⟨

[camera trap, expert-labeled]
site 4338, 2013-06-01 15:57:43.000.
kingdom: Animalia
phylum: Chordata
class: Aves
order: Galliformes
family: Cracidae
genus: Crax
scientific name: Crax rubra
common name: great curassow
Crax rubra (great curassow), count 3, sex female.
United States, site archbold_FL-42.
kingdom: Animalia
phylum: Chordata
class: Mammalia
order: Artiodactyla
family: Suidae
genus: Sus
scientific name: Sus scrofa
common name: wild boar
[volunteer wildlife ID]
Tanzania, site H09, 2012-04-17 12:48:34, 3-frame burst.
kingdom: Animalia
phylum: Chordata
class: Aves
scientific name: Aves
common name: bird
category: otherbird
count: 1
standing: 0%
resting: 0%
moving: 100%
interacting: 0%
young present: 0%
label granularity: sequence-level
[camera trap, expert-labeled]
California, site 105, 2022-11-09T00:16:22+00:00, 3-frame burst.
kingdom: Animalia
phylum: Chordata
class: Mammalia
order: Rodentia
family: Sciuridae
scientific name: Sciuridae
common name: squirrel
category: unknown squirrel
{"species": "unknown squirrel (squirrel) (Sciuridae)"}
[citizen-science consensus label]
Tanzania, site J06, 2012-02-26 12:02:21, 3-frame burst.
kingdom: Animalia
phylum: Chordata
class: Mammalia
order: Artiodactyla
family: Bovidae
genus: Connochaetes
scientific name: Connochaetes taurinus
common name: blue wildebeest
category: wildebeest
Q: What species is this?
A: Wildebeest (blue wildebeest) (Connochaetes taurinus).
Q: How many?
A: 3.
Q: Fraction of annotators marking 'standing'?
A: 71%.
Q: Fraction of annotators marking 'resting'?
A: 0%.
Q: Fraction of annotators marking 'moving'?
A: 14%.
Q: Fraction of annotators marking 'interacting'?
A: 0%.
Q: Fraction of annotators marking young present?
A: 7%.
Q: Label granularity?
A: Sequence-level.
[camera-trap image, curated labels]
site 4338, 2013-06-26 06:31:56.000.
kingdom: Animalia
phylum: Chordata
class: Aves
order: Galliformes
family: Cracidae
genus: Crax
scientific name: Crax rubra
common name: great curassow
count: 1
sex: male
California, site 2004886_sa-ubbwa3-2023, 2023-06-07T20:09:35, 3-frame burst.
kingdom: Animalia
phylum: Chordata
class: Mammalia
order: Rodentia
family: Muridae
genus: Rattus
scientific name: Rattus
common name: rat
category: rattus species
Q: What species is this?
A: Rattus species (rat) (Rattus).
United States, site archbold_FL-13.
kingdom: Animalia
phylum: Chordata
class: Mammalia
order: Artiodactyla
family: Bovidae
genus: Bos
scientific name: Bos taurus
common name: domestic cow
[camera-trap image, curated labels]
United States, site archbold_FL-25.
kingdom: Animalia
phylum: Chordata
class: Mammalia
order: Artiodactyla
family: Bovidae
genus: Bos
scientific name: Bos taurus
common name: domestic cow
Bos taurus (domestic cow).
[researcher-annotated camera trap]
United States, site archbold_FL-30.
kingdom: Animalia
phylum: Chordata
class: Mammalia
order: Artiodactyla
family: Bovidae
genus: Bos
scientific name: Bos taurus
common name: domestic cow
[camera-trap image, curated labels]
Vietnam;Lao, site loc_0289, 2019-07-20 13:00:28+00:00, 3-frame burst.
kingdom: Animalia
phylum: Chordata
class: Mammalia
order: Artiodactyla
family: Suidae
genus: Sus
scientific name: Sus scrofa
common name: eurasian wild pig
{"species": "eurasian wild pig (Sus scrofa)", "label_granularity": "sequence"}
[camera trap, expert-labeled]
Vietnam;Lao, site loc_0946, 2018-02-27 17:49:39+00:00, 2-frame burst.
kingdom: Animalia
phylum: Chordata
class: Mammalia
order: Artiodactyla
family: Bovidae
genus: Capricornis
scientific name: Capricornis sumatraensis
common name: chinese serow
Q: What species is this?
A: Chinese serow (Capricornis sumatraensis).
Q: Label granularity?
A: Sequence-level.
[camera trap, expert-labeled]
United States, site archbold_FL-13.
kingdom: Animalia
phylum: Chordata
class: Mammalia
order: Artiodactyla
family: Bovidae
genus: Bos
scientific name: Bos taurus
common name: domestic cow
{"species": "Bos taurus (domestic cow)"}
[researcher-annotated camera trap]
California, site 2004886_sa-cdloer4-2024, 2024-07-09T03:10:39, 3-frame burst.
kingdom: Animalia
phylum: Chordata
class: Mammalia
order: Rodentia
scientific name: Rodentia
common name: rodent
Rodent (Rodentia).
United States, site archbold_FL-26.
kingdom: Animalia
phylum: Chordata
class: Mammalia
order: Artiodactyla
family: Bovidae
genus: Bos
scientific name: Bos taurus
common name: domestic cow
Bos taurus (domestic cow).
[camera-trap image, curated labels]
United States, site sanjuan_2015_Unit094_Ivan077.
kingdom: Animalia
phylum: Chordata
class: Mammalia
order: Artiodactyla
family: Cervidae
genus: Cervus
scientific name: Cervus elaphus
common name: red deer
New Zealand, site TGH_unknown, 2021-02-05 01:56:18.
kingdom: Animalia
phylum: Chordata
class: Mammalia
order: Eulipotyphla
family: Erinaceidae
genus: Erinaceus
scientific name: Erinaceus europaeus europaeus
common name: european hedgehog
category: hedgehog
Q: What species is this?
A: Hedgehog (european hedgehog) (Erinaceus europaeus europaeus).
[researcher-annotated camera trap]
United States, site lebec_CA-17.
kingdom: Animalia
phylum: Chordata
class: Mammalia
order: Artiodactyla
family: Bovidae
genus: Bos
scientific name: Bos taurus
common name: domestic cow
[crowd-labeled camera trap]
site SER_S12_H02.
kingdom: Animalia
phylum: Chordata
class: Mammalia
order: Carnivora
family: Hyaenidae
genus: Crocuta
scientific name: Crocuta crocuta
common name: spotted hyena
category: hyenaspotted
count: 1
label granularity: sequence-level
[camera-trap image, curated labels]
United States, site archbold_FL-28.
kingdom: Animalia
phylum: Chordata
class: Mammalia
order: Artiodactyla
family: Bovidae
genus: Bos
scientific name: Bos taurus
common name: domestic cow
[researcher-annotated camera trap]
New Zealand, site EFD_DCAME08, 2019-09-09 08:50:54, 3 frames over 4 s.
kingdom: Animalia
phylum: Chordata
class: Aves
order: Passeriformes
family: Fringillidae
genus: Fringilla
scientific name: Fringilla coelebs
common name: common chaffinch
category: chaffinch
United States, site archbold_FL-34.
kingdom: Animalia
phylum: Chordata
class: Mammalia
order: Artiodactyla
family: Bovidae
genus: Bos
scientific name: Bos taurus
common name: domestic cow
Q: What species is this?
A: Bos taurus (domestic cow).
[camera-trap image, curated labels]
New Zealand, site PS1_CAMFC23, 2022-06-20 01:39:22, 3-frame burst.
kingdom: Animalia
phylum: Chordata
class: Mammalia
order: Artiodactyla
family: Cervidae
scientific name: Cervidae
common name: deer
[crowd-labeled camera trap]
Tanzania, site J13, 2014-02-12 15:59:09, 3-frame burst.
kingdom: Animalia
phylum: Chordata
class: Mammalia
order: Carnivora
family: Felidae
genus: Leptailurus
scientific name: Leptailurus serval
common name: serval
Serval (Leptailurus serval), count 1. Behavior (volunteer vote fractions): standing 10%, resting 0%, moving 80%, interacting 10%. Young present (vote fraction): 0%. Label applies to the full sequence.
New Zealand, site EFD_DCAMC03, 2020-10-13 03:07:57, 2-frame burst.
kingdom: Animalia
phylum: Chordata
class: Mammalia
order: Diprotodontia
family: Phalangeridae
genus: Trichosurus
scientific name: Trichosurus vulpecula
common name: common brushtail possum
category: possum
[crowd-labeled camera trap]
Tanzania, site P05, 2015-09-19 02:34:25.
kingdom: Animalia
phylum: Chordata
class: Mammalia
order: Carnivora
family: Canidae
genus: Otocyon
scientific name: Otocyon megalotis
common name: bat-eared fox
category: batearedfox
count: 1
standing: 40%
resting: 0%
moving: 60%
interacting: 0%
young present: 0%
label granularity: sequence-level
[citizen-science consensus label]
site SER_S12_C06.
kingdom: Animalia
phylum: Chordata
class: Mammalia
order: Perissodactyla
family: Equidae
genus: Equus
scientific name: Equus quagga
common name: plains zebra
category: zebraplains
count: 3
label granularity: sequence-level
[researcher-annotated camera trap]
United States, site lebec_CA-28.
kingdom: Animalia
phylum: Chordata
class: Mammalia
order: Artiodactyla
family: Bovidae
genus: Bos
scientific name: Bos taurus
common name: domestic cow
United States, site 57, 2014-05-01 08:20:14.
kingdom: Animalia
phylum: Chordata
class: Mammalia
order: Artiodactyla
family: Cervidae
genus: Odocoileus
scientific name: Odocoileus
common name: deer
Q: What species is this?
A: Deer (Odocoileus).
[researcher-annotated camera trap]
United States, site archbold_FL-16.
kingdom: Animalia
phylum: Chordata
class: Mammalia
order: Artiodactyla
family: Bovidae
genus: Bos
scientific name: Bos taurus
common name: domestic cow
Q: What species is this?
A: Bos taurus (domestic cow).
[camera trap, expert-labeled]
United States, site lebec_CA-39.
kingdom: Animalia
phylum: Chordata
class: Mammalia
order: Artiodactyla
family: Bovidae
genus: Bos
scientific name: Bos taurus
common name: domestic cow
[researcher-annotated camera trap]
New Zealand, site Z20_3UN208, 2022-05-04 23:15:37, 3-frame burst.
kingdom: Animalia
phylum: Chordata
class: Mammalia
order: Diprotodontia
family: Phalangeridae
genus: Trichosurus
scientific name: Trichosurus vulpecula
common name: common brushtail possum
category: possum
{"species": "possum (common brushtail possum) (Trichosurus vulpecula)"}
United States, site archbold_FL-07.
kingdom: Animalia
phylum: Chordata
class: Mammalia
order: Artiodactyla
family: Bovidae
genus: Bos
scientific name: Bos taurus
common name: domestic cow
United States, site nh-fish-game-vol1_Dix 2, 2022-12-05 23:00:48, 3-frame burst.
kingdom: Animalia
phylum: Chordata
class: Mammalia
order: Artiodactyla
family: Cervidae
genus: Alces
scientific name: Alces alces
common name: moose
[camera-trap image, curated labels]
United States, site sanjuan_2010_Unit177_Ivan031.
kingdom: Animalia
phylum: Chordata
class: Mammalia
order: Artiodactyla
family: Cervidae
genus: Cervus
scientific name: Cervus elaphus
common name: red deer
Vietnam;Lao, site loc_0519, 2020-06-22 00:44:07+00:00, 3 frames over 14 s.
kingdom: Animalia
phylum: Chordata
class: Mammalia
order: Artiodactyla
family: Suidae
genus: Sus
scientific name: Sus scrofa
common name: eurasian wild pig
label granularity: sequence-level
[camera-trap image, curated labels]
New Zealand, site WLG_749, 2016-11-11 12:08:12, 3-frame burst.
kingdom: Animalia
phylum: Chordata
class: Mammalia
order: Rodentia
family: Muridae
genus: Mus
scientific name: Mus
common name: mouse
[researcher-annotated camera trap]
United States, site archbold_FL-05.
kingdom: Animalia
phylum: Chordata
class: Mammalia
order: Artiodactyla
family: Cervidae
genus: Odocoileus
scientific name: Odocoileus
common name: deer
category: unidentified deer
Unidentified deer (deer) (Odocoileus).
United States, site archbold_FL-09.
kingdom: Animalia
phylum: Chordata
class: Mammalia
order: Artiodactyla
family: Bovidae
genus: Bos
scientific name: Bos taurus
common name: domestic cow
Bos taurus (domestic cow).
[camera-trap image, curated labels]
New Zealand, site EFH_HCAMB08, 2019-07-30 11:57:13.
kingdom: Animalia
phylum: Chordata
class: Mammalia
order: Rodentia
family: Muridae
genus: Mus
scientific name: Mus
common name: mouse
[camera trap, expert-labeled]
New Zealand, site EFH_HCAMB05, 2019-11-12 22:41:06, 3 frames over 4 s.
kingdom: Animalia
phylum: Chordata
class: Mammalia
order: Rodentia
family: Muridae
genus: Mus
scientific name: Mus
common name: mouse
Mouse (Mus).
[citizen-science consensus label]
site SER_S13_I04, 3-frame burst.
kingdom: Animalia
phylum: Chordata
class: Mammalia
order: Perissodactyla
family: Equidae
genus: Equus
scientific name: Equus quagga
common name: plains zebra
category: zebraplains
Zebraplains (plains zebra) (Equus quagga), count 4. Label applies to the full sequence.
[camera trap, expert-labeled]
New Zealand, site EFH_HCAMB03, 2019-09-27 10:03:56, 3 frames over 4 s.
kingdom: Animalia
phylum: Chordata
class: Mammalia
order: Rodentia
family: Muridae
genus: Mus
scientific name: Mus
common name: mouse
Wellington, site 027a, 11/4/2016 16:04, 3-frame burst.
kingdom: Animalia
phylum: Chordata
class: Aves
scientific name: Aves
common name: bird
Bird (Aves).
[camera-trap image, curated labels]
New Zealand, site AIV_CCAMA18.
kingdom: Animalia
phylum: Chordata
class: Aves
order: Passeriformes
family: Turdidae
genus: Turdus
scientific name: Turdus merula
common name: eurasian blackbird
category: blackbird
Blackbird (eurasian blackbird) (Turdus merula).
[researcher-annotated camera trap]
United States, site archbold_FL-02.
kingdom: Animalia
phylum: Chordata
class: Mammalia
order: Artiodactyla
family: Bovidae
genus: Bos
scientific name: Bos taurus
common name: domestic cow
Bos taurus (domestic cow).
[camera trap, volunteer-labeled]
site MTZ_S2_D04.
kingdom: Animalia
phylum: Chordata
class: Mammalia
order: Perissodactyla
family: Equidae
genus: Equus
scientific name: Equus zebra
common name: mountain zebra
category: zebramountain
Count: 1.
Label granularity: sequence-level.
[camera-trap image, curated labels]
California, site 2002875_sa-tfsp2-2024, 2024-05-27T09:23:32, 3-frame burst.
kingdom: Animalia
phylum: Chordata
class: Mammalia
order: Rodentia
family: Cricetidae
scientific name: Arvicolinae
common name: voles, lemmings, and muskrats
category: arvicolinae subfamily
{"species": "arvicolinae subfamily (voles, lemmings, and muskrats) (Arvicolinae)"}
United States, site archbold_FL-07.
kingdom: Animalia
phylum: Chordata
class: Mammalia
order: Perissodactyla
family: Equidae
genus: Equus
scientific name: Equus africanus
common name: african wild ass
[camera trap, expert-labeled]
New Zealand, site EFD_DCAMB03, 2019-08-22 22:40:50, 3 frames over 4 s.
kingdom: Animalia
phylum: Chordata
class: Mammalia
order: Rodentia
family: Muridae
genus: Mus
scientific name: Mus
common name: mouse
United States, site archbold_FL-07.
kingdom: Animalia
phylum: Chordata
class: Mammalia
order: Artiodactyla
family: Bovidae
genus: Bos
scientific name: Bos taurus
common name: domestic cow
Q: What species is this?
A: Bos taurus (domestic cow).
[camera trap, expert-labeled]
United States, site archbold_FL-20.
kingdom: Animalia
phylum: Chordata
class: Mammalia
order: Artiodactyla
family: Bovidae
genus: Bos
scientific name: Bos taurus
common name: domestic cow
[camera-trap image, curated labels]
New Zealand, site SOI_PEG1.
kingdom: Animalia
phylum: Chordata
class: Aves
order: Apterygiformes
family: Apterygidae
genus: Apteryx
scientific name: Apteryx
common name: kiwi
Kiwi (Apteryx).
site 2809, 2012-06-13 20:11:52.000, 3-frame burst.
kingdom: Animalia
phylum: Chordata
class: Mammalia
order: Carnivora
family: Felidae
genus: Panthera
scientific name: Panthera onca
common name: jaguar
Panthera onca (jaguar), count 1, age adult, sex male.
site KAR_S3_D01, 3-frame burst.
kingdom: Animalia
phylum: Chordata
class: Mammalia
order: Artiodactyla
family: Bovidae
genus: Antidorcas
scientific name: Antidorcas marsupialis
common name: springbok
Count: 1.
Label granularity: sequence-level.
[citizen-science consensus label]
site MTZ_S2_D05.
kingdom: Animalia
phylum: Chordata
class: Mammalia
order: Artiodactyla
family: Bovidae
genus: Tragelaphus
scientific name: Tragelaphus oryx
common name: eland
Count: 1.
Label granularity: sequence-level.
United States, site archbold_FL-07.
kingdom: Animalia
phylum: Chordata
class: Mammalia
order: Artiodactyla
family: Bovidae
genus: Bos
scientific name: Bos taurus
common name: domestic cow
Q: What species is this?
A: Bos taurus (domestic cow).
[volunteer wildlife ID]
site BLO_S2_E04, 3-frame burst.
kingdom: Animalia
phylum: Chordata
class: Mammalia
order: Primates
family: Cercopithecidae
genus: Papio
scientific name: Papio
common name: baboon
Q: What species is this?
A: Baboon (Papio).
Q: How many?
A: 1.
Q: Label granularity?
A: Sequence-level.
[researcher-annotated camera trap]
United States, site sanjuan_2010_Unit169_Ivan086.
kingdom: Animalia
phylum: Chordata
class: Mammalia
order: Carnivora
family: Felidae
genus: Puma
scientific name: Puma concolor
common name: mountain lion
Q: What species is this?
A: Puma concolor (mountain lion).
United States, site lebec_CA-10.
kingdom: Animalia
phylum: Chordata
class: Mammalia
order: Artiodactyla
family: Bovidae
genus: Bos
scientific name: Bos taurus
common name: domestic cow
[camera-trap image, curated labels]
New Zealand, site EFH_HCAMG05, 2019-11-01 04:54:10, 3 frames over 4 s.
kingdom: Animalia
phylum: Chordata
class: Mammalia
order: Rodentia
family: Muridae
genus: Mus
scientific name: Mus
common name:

⟩

- [What the task requires]
Throughout the data above, count the lines where the word "marking" occurs, and report that figure alone.

- [Solved exercise]
5